香港側は今回の措置について「台湾が香港の安定と繁栄を脅かす勢力の移住を支援したため」とするが、加えて、中断していた台湾と米国の「貿易と投資に関する枠組協定」協議の再開を牽制する狙いもあるだろう。中国当局による圧力に反発する蔡政権であるが中国への経済的依存度はむしろ高まっている。米国向け輸出は依然として中国向けの1/3程度であり、その意味で香港との断絶は台湾に対する十分な警告となり得る。
一方、その香港であるが、香港国家安全維持法の施行から1年、「一国二制度」は事実上跡形もなくなった。言論の自由を求めた多くの若者は国安法違反容疑で逮捕、拘束された。選挙制度も変わった。立候補に際しては“愛国者”であることが事前審査で問われる。映画やwebサイトの検閲も進む。民主派最後の砦「りんご日報」も発刊停止となった。

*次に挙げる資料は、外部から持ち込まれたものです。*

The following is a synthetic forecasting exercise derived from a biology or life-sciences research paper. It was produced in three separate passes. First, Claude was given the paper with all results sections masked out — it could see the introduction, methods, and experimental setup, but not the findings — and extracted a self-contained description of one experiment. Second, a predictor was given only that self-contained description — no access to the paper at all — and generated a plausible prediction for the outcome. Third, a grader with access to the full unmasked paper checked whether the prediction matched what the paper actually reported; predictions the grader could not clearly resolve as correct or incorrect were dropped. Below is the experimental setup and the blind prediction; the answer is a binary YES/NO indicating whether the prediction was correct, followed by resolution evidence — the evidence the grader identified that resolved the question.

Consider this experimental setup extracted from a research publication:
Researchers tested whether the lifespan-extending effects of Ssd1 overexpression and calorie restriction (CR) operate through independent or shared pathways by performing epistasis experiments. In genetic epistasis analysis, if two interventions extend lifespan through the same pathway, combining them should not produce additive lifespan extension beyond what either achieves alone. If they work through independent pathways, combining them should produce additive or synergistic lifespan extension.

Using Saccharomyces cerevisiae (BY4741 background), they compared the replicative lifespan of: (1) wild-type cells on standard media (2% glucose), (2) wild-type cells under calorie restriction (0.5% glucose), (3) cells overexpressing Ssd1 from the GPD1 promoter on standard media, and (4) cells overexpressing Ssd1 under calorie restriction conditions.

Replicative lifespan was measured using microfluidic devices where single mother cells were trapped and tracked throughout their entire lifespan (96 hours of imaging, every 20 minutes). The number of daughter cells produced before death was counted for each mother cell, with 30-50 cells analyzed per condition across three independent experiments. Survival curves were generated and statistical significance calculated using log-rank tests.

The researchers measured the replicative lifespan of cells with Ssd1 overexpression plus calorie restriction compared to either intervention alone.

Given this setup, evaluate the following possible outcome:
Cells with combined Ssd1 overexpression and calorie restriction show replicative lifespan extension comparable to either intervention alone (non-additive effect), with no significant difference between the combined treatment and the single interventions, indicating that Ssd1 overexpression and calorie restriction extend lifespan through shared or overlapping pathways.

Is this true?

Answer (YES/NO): YES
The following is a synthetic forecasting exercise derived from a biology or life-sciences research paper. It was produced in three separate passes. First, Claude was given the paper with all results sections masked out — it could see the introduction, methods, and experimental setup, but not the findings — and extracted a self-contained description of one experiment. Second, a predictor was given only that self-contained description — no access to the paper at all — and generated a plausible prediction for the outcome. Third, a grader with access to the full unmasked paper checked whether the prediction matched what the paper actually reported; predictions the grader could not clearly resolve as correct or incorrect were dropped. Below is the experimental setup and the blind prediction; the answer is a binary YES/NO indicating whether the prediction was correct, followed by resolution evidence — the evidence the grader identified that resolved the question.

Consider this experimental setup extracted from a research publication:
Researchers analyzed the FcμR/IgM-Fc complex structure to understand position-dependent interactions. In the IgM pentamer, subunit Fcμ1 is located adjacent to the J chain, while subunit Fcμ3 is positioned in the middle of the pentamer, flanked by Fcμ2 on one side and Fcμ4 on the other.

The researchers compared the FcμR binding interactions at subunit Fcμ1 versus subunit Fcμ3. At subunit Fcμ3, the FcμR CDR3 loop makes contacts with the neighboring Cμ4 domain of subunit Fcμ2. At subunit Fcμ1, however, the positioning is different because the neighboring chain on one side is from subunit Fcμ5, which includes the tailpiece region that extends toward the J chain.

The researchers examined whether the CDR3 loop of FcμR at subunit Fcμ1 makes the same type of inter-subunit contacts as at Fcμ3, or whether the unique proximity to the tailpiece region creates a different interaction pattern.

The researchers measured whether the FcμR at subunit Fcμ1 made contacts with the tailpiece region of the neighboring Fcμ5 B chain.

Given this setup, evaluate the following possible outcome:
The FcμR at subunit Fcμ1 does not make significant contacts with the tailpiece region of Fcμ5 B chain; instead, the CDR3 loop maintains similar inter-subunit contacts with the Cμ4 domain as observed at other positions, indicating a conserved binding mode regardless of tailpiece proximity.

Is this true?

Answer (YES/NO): NO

創業者をはじめ幹部社員は既に逮捕、資産は凍結され、新規の融資も封じられ、24日、言論活動を停止した。
当局によるメッセージはシンプルだ。「これまで通りの安定と繁栄を謳歌してくれ。ただし、政権批判は許さない」ということだ。異論を排し、民意を侮り、政権への忖度、同調、服従を要求する息苦しさのもとでの繁栄を是とするのか。いずれそうした状況が香港の日常になるのか。
翻って、果たしてこれは彼らの体制にのみ固有のものか。出所した周庭氏がインスタグラムに投稿した真っ黒な画面、虚偽説明の果てに公開された“赤木ファイル”の黒塗りの“黒”、抵抗と不健全さに通底するものの本質は同じである。